South African Foreign Minister Maite Nkoana-Mashabane suspended the talks in Durban after a coalition of island nations, developing states and the European Union complained the current draft lacked ambition, sources said.
"There was a strong appeal from developing countries, saying the commitments in the proposed texts were not enough, both under the Kyoto Protocol and for other countries," said Norway's Climate Change Minister Erik Solheim.
The European Union has been rallying support to its plan to set a 2015 target date for a new climate deal that would impose binding cuts on the world's biggest emitters of heat-trapping gases, a pact that would come into force up to five years later.
Canada's Environment Minister Peter Kent told Reuters there was "serious negotiating to do" if the conference was to wrap up as planned on Friday.
"The (current) draft discusses the legal framework. There are different points of view and this is what this process is all about," he said. "Legal framework works for us at this point."
The crux of the dispute is how binding the legal wording in the final document will be. The initial draft spoke of a "legal framework", which critics said committed parties to nothing.

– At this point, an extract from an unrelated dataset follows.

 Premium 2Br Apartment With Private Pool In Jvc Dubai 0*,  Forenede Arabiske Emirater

The new draft being worked on by the hosts could mention a "legal instrument", or even "protocol or other legal instrument", language that implies a more binding commitment.
Under pressure
The EU strategy has been to forge a coalition of the willing designed to heap pressure on the world's top three carbon emitters -- China, the United States and India -- to sign up to binding cuts. None are bound by the Kyoto Protocol.
EU Climate Commissioner Connie Hedegaard said earlier that a "small number of states" had yet to sign up to the EU plan and that time was running out for a deal in Durban.

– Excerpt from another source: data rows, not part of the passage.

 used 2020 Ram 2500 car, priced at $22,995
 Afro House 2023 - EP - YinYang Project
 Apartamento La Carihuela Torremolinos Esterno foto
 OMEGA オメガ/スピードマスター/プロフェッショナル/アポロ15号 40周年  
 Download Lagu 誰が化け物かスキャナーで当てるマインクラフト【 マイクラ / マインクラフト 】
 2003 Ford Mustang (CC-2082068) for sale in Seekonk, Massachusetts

Washington says it will only pledge binding cuts if all major polluters make comparable commitments. China and India say it would be unfair to demand they make the same level of cuts as the developed world, which caused most of the pollution responsible for global warming.
Many envoys believe two weeks of climate talks in Durban will at best produce a weak political agreement, with states promising to start talks on a new regime of binding cuts in greenhouse gases.
"A crash is still a possibility. It is going to go on all night. That much is clear," said Tim Gore, policy advisor at Oxfam.
UN reports released in the last month show time is running out to achieve change. They show a warming planet will amplify droughts and floods, increase crop failures and raise sea levels to the point where several island states are threatened with extinction.
The dragging talks frustrated delegates from small islands and African states, who joined a protest by green groups outside as they tried to enter the main negotiating room.
"You need to save us, the islands can't sink. We have a right to live, you can't decide our destiny. We will have to be saved," Maldives' climate negotiator Mohamed Aslam said.